PEP 741 story

The Starry Night (1889) by Vincent Van Gogh

Sometimes, writing a PEP can be a wild ride. It took two whole years between the early discussions and getting PEP 741 eventually accepted by the Steering Council. The API is only made of 18 functions, but it took more than 200 messages to design properly these functions!

PEP 741 is new C API to configure the Python initialization using strings for option names. It also provides a new API to get the current runtime Python configuration.

In 2019, I wrote PEP 587 – Python Initialization Configuration. It was supposed to be the only API replacing all scattered existing APIs. Well, it seems like it wasn't complete enough and its design shown some issues since I decided to write a new PEP 741!

Painting: The Starry Night (1889) by Vincent Van Gogh.

August 2022: CVE-2020-10735 fix

In August 2022, Gregory P. Smith opened FR: Allow private runtime config to enable extending without breaking the PyConfig ABI discussion to propose supporting configuration as text. Example:

check_hash_pycs_mode=always
unknownok:avoid_medusas_gaze=yes

The need was to add a new option to fix CVE-2020-10735 vulnerability. It will become PyConfig.int_max_str_digits in Python 3.12. The problem is to add a new PyConfig member without breaking the ABI in stable Python versions (such as Python 3.11). At the end, the problem was worked around by adding a separated global variable (_Py_global_config_int_max_str_digits).

August 2023: First implementation

In August 2023, I created an issue to implement Gregory's idea. I wrote a proof-of-concept to accept configuration as text in a format similar to TOML. Example:

# int
bytes_warning = 2

# string
filesystem_encoding = "utf8"   # comment

# list
argv = ['python', '-c', 'code']

# you can put comments for the fun
verbose = 1  # comment here as well
# after, anywhere!

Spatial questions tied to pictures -

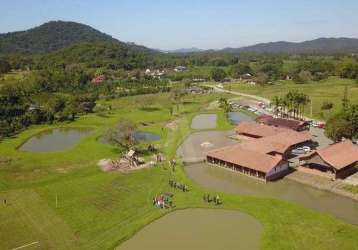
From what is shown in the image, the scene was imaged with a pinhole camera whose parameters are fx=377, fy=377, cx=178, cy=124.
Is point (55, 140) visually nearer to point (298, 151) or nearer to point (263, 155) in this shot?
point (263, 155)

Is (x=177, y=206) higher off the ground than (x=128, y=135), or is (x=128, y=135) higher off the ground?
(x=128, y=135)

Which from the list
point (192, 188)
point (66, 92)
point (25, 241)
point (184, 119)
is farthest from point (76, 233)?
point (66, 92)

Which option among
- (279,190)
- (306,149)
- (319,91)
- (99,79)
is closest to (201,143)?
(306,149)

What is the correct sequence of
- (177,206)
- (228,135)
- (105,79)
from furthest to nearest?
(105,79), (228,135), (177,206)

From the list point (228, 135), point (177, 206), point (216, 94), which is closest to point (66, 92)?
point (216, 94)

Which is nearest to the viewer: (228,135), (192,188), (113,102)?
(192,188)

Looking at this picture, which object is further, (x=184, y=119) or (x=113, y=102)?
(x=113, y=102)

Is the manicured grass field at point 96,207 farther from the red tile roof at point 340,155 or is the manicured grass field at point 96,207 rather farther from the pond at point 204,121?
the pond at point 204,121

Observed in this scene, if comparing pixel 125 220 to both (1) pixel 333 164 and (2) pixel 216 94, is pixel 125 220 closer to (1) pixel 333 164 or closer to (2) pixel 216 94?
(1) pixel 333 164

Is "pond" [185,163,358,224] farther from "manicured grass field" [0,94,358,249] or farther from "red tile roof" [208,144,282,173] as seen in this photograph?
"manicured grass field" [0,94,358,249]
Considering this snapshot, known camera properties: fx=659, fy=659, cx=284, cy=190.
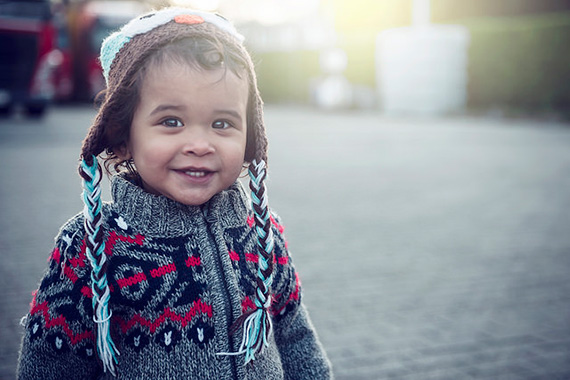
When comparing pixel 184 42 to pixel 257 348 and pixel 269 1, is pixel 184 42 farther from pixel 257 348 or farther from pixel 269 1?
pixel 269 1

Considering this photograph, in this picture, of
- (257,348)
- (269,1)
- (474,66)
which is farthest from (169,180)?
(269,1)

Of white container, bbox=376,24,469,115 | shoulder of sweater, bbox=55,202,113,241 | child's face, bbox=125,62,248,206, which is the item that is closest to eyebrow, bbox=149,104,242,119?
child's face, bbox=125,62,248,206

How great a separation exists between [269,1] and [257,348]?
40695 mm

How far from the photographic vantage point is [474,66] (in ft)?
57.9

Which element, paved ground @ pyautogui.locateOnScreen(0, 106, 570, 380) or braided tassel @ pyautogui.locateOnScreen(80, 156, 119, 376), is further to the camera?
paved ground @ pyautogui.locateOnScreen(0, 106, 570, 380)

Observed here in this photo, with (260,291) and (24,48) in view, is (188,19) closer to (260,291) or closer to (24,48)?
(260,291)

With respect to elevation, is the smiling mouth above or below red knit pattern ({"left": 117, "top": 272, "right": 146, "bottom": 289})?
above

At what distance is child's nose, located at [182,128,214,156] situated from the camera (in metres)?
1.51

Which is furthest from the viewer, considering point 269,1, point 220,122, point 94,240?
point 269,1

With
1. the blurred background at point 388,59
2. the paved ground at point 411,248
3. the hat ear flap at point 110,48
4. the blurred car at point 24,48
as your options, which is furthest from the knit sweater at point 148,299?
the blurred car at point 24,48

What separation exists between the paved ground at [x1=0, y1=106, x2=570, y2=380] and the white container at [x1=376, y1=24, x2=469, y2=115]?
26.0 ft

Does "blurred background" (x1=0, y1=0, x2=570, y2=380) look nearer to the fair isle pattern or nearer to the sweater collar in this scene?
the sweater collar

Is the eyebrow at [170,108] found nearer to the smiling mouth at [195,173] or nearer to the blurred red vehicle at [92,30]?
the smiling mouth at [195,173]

TASKS TO COMPLETE -
a: In the entries, switch "nearer" to "closer" in the part that opens with the line containing "Is the eyebrow" and runs to the end of the entries. Leave everything else unchanged and give back only that part.
b: Carry on the PEP 741 story past its last line.
The PEP 741 story and the entries have no connection to each other.

RESPONSES PER TASK -
a:
Is the eyebrow at [170,108] found closer to the smiling mouth at [195,173] or closer to the blurred red vehicle at [92,30]?
the smiling mouth at [195,173]

b:
Quickly, I ran into parsing issues with quotes and escaping characters such newlines and quotes.

October 2023

Rewrite

I decided to write a new implementation using configuration option names as strings and values as integer, string, or string list. Example:

if (PyInitConfig_SetInt(config, "dev_mode", 1) < 0) {
    goto error;
}

The Python initialization is a complex beast. How to allocate memory when the memory allocator is not configured yet? Which encoding should be used, knowing that the locale encoding is not configured yet?

I started with wide string (wchar_t*) and bytes string (char*). The bytes strings should be decoded from the locale encoding which requires to preinitialize Python to configure the locale encoding.

Getter functions

I was asked to add getter functions such as PyInitConfig_GetInt() and PyInitConfig_GetStr().

Current configuration

I was also asked to add functions to get the current runtime configuration. I proposed the following API:

int PyConfig_GetInt(const char *key, int64_t *value);
int PyConfig_GetStr(const char *key, PyObject **value);
int PyConfig_GetStrList(const char *key, PyObject **value);
  • Raise ValueError if the key doesn't exist.
  • Raise TypeError if it's the wrong type.
  • PyConfig_GetInt() raises OverflowError if the value doesn’t fit into int64_t. It cannot happen with the current implementation.

I wrote an implementation to play with the API.

Custom options

With my proposed PyInitConfig API, we can accept custom options and store them in a separated hash table, and later expose them as a dict.

Example:

PyInitConfig_SetInt("accept_custom_options", 1);
PyInitConfig_SetStr("my_custom_key", "value");

And later retrieve it in Python:

my_custom_key = sys.get_config()['my_custom_key']  # str

January 2024: Create PEP 741

In January 2024, I decide to write PEP 741 – Python Configuration C API since it became difficult to follow the discussion which has a long history (since August 2022). I announced PEP 741 and the discussion continued there.

Specification

First proposed API.

C API:

  • PyInitConfig structure
  • PyInitConfig_Python_New()
  • PyInitConfig_Isolated_New()
  • PyInitConfig_Free(config)
  • PyInitConfig_SetInt(config, name, value)
  • PyInitConfig_SetStr(config, name, value)
  • PyInitConfig_SetWStr(config, name, value)
  • PyInitConfig_SetStrList(config, name, length, items)
  • PyInitConfig_SetWStrList(config, name, length, items)
  • Py_InitializeFromInitConfig(config)
  • PyInitConfig_Exception(config)
  • PyInitConfig_GetError(config, &err_msg)
  • PyInitConfig_GetExitCode(config, &exitcode)
  • Py_ExitWithInitConfig(config)
  • PyConfig_Get(name)
  • PyConfig_GetInt(name, &value)

Python API:

  • sys.get_config(name)

Discussions

It was proposed to switch to UTF-8 for strings, instead of using the locale encoding.

It was asked to not add PEP 741 API to the limited C API, whereas it has been asked by multiple users.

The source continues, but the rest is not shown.